Schröder-Gruppe und Claas trennen sich

von , am
28.01.2013

Der Landtechnik-Hersteller Claas und die im Landtechnik-Handel und -Service aktive Schröder-Gruppe werden nach langer erfolgreicher Zusammenarbeit getrennte Wege gehen.
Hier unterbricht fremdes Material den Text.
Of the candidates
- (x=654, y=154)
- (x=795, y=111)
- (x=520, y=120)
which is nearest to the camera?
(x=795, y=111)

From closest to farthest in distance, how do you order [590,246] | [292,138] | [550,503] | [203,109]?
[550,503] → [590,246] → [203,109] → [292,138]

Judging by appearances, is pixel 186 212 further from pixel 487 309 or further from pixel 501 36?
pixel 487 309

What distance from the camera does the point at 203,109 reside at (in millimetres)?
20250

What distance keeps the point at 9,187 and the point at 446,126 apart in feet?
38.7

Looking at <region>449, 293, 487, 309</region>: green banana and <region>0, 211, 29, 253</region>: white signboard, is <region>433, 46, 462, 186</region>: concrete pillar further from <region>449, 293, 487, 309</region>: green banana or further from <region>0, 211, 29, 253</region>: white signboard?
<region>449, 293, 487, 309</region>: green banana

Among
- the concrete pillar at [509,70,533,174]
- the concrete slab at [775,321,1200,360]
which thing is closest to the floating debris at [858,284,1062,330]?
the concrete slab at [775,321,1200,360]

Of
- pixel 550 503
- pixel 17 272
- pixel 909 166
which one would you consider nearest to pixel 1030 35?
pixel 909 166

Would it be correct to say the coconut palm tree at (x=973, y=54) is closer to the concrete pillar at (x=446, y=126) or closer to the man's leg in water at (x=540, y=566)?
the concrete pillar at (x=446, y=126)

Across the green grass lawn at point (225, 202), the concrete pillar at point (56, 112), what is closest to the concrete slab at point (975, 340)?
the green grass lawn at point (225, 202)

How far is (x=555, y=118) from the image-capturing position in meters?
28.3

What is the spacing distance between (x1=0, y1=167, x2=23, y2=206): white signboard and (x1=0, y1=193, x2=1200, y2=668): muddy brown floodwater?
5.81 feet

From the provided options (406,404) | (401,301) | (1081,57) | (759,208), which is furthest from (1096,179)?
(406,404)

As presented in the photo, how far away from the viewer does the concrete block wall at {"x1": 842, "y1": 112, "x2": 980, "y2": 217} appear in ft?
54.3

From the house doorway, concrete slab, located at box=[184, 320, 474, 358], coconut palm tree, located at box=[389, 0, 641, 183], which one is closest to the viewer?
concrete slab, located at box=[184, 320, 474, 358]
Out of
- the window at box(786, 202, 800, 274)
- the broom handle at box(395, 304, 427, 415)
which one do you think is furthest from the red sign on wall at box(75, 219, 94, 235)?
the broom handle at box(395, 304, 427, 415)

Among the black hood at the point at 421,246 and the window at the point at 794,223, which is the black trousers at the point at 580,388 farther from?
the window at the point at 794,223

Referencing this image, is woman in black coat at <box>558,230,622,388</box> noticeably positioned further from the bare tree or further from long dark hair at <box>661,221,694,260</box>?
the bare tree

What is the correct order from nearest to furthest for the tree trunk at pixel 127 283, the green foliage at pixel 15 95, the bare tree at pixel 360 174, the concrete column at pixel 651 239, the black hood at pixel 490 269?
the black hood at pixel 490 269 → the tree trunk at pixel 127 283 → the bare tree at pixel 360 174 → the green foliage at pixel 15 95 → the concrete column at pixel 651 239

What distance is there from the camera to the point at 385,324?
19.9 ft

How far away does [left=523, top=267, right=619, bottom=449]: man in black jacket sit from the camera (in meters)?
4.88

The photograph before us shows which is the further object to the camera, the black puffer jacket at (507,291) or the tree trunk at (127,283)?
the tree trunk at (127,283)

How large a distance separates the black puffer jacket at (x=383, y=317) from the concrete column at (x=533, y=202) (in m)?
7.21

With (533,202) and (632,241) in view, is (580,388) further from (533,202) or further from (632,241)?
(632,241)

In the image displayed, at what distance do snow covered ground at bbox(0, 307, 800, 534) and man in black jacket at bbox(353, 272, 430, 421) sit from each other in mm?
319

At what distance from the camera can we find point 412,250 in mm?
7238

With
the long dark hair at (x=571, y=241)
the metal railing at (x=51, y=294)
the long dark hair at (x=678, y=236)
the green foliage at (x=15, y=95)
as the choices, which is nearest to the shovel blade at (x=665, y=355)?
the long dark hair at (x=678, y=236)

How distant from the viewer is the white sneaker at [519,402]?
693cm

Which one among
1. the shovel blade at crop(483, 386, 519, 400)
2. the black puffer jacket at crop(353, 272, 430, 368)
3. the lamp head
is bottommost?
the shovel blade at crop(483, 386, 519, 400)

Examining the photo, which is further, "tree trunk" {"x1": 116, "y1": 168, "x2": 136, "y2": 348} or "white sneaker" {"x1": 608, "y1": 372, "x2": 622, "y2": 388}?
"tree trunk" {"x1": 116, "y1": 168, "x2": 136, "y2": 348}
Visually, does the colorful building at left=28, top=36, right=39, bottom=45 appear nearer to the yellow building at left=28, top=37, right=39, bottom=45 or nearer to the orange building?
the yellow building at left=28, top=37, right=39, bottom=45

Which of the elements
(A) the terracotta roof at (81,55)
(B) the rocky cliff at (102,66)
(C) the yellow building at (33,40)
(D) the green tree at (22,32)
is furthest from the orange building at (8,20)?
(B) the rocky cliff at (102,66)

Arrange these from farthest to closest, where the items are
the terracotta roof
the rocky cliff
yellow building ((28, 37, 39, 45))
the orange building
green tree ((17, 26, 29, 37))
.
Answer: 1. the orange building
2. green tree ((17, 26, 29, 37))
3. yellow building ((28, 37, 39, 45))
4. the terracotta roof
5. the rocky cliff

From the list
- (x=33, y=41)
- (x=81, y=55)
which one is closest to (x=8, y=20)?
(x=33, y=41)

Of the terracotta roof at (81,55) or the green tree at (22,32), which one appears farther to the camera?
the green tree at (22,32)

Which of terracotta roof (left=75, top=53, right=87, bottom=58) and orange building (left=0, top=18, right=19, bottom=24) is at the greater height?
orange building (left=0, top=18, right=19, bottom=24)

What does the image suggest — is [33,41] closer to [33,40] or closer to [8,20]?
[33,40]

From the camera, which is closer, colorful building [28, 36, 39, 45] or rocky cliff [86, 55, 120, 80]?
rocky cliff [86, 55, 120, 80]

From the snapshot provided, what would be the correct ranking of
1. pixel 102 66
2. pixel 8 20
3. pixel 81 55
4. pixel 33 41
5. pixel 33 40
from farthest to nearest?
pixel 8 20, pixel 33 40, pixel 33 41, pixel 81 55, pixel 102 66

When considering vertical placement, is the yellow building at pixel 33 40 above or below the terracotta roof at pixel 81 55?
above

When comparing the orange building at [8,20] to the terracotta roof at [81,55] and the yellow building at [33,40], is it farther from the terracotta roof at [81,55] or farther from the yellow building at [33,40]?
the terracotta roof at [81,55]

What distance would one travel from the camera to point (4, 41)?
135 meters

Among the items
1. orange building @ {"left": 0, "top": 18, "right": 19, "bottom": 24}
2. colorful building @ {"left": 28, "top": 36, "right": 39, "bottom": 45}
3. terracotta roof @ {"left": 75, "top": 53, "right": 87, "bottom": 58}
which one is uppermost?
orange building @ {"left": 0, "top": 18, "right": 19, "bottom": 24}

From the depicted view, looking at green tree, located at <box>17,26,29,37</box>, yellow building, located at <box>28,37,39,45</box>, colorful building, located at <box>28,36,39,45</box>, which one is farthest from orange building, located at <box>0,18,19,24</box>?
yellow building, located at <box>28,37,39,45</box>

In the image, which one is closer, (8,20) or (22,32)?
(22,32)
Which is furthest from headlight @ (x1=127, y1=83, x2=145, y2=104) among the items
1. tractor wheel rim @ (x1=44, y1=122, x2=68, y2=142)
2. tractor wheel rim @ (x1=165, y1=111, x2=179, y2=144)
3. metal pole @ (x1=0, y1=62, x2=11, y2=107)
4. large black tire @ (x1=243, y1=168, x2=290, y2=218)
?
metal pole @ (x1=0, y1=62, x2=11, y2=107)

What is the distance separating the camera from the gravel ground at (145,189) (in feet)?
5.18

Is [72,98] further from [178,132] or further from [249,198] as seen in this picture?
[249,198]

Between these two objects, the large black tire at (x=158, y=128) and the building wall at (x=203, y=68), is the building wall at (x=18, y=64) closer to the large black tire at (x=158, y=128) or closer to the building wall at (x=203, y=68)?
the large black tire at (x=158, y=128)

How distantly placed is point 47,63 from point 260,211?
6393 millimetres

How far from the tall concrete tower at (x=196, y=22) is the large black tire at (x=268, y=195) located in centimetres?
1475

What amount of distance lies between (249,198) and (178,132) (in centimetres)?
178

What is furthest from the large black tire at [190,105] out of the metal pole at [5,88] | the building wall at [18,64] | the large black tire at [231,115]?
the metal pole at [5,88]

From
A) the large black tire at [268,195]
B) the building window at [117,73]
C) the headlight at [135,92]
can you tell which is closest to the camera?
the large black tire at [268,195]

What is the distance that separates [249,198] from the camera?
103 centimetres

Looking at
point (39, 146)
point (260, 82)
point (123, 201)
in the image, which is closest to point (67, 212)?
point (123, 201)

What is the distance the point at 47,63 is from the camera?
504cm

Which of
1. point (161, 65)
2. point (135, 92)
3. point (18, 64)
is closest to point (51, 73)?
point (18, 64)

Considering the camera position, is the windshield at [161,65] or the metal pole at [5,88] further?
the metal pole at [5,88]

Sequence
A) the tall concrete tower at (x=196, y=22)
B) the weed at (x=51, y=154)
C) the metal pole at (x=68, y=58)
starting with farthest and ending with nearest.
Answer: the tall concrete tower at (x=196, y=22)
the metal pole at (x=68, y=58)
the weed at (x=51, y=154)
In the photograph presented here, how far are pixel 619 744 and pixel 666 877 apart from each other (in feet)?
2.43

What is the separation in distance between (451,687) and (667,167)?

Hintergrund sind unterschiedliche Vorstellungen beim Produktsortiment. Die Auflösung der Geschäftsbeziehungen wird zum 30. Juni 2014 erfolgen. Damit ist für beide Unternehmen und deren Kunden für die nötige Kontinuität gesorgt. Die Firmengruppe Schröder ist mit über 500 Mitarbeitern seit Jahrzehnten überregionaler Vertriebspartner für Landmaschinen. In allen 18 Standorten in Niedersachsen, Sachsen-Anhalt und Mecklenburg-Vorpommern werden dort, neben anderen führenden Herstellermarken, Traktoren der Marke Fendt sowie das gesamte Produktsortiment der Firma Claas vertrieben.
 
2005 nahm Schröder die Claas-Traktoren in das Vertriebssortiment mit auf. Doch, so heißt es in einer Pressemitteilung aus dem Hause Schröder, poche der Hersteller aus Harsewinkel seit geraumer Zeit verstärkt auf die Exklusivität im Traktorenvertrieb. Dieses hätte für Schröder bedeutet, kurzfristig die fast 50-jährigen Vertriebsbeziehungen zum Hause Fendt/Agco beenden zu müssen. Doch man versichere, so Schröder weiter, dass man trotz dieser Kündigung weiterhin mit dem bekannten Servicepersonal und einer zuverlässigen Ersatzteilversorgung unverändert auch über den 30. Juni 2014 hinaus für Kunden und deren Maschinen tätig sein werden. Sicherlich seien starke Hersteller-Marken ein wichtiger Erfolgsfaktor in der Landwirtschaft. "Aus unserer Sicht", erklärte Bernd Schröder, "sind aber leistungsfähige und einsatzfreudige Landmaschinen-Händler vor Ort mindestens genauso wichtig. Wir würden uns daher freuen, wenn unsere Kunden der Marke "Schröder" weiterhin das Vertrauen aussprechen, denn wir werden auch in Zukunft der bekannt verlässliche Partner der Landwirtschaft bleiben." Claas Kunden können sich, so Claas in ihrer Pressemitteilung, auch in Zukunft auf Service, Ersatzteilversorgung sowie interessante Neumaschinen-Angeboten verlassen. Dazu werde man ein neues Landtechnikzentrum an der Autobahn A1 sowie mehrere, daran angegliederte Niederlassungen errichten.
 
Alle Standorte werden Ersatzteilservice, Reparatur sowie Neu- und Gebrauchtmaschinen anbieten und mit qualifiziertem Personal aufwarten. In Ostdeutschland werden Vertrieb, Kundendienst und Ersatzteilversorgung durch Claas Händler organisiert. „Über viele Jahre gewachsene Strukturen zu verändern, ist nicht einfach. Gerade deshalb sollen alte und neue Claas Kunden von dieser Veränderung profitieren, indem wir alles daran setzen, bei Service, Ersatzteilversorgung sowie Neu- und Gebrauchtmaschinen in Zukunft noch kundennäher zu arbeiten. Gleichzeitig setzen wir damit unsere erfolgreiche Exklusivitätsstrategie fort“, so Jörg Sudhoff, Geschäftsführer der deutschen Claas Vertriebsgesellschaft.